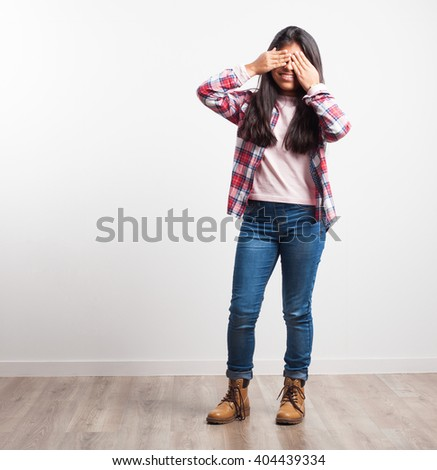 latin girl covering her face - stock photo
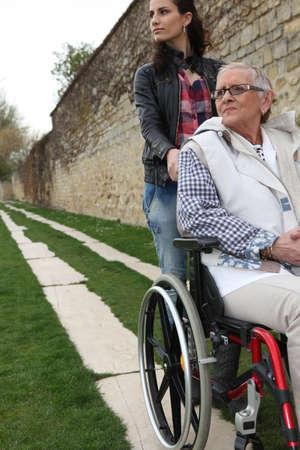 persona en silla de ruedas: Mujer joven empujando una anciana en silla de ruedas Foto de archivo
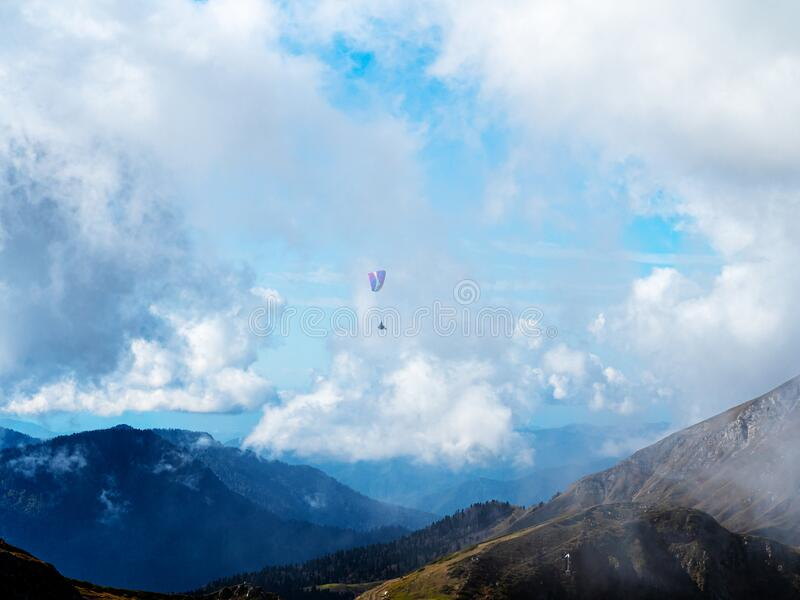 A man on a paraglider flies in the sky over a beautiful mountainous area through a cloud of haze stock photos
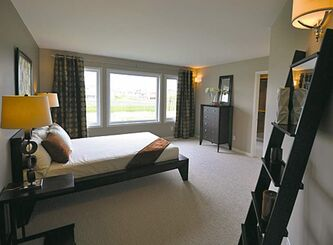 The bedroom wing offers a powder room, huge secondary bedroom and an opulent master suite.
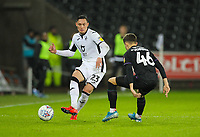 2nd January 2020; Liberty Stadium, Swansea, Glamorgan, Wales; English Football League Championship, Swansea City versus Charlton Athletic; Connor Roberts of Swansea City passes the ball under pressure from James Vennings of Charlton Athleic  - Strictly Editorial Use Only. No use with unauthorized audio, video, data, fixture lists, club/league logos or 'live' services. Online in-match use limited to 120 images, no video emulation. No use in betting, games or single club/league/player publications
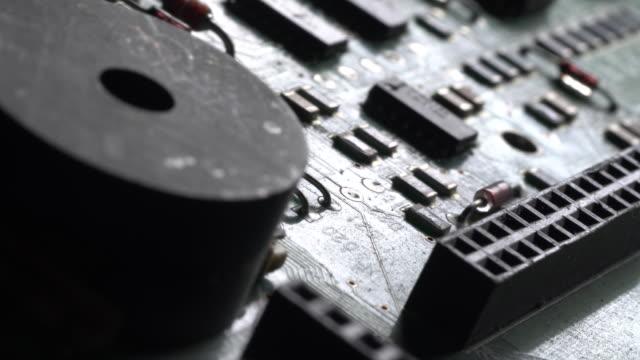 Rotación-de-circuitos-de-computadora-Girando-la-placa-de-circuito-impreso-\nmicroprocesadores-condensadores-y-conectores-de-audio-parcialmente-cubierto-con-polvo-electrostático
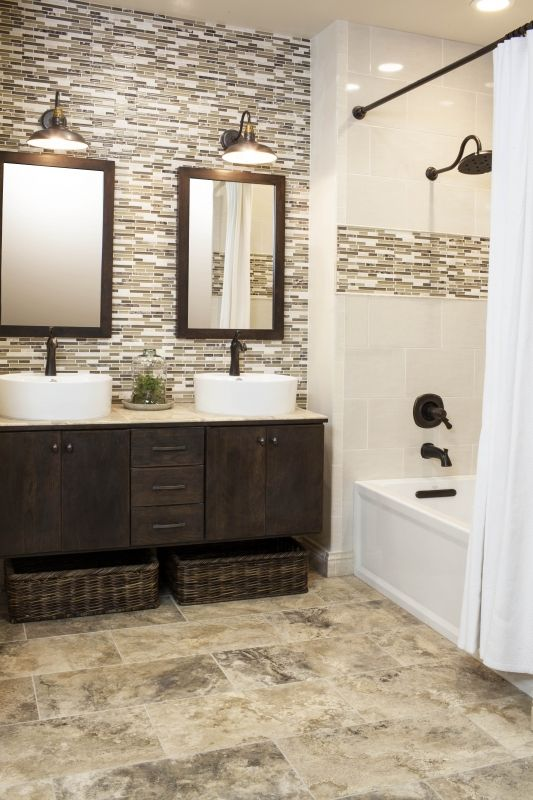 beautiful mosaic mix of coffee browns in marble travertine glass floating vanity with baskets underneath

------------------------------------------------------------

- [Instructions to follow]
From the first line of the material down to the line containing "2nd January 2020;", inclusive, return each line exactly, skipping any picture.

- [Result]
 latin girl covering her face - stock photo
 persona en silla de ruedas: Mujer joven empujando una anciana en silla de ruedas Foto de archivo
 A man on a paraglider flies in the sky over a beautiful mountainous area through a cloud of haze stock photos
 The bedroom wing offers a powder room, huge secondary bedroom and an opulent master suite.
 2nd January 2020; Liberty Stadium, Swansea, Glamorgan, Wales; English Football League Championship, Swansea City versus Charlton Athletic; Connor Roberts of Swansea City passes the ball under pressure from James Vennings of Charlton Athleic  - Strictly Editorial Use Only. No use with unauthorized audio, video, data, fixture lists, club/league logos or 'live' services. Online in-match use limited to 120 images, no video emulation. No use in betting, games or single club/league/player publications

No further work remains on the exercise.